## START MATERIAL SHOWN

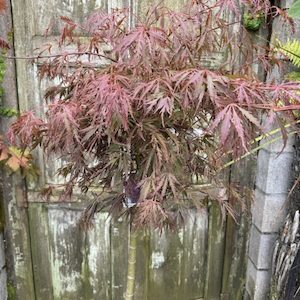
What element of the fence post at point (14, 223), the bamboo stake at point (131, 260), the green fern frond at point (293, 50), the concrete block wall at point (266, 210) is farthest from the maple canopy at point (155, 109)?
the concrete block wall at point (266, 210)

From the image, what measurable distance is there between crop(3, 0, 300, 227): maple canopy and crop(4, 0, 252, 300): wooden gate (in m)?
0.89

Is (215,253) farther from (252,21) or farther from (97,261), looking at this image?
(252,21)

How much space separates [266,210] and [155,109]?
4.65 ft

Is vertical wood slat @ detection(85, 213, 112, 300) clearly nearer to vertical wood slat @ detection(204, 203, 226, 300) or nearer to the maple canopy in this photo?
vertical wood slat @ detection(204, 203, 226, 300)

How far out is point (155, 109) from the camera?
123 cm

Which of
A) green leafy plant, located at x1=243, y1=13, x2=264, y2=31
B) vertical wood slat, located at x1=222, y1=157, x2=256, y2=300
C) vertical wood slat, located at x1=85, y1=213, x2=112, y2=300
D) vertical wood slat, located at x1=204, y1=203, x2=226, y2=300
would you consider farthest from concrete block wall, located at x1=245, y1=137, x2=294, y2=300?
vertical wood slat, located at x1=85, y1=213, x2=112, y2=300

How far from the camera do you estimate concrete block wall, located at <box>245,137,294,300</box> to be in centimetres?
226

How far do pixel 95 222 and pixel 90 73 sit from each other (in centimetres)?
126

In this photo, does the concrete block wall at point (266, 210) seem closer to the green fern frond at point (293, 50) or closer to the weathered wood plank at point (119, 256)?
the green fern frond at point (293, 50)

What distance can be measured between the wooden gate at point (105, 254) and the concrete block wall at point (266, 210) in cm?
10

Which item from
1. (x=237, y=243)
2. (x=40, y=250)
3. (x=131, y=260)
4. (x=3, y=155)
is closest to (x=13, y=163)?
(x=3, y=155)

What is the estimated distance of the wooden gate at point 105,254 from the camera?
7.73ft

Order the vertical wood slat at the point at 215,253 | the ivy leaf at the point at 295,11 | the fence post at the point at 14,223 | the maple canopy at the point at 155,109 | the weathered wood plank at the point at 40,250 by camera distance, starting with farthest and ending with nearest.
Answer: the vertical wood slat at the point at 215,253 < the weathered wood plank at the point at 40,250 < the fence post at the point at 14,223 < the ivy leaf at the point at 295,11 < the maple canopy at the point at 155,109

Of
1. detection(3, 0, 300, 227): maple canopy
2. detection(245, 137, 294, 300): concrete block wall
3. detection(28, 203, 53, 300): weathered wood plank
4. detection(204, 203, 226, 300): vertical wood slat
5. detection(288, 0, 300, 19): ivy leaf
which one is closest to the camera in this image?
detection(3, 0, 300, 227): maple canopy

## END MATERIAL SHOWN

TASK PROMPT:
Could you reproduce all of the entries above verbatim, leaving out the picture?

FULL ANSWER:
What element of the fence post at point (14, 223), the bamboo stake at point (131, 260), the green fern frond at point (293, 50), the concrete block wall at point (266, 210) is farthest from the maple canopy at point (155, 109)?
the concrete block wall at point (266, 210)

From the image, what measurable distance is there between crop(3, 0, 300, 227): maple canopy and crop(4, 0, 252, 300): wooden gate (in m)?
0.89

Is (215,253) farther from (252,21) or farther from (97,261), looking at this image?
(252,21)

How much space separates [266,210] and [155,109]?
4.65 ft

Is vertical wood slat @ detection(85, 213, 112, 300) clearly nearer to vertical wood slat @ detection(204, 203, 226, 300) or nearer to the maple canopy in this photo?
vertical wood slat @ detection(204, 203, 226, 300)

How far out is point (155, 109) from the camera?
123 cm

Which of
A) green leafy plant, located at x1=243, y1=13, x2=264, y2=31
B) vertical wood slat, located at x1=222, y1=157, x2=256, y2=300
C) vertical wood slat, located at x1=85, y1=213, x2=112, y2=300
D) vertical wood slat, located at x1=204, y1=203, x2=226, y2=300
would you consider farthest from concrete block wall, located at x1=245, y1=137, x2=294, y2=300?
vertical wood slat, located at x1=85, y1=213, x2=112, y2=300

How far from the camera do you estimate concrete block wall, located at <box>245,137,294,300</box> to be in centimetres?
226

How far do pixel 95 222 and pixel 90 73 sit from each other (in centimetres)?
126

In this photo, does the concrete block wall at point (266, 210) seem closer to the green fern frond at point (293, 50) or closer to the weathered wood plank at point (119, 256)?
the green fern frond at point (293, 50)

What distance can be measured between the wooden gate at point (105, 254) and the concrete block wall at point (266, 210) in cm?
10

Which item from
1. (x=237, y=243)
2. (x=40, y=250)
3. (x=131, y=260)
4. (x=3, y=155)
is closest to (x=13, y=163)?
(x=3, y=155)

What is the estimated distance of the wooden gate at point 105,254 from the camera?
7.73ft

Order the vertical wood slat at the point at 215,253 | the ivy leaf at the point at 295,11 | the fence post at the point at 14,223 | the maple canopy at the point at 155,109 | the weathered wood plank at the point at 40,250 by camera distance, starting with farthest and ending with nearest.
Answer: the vertical wood slat at the point at 215,253 < the weathered wood plank at the point at 40,250 < the fence post at the point at 14,223 < the ivy leaf at the point at 295,11 < the maple canopy at the point at 155,109

Of
1. detection(3, 0, 300, 227): maple canopy
2. detection(245, 137, 294, 300): concrete block wall
3. detection(28, 203, 53, 300): weathered wood plank
4. detection(204, 203, 226, 300): vertical wood slat
5. detection(288, 0, 300, 19): ivy leaf
which one is closest to the camera in this image?
detection(3, 0, 300, 227): maple canopy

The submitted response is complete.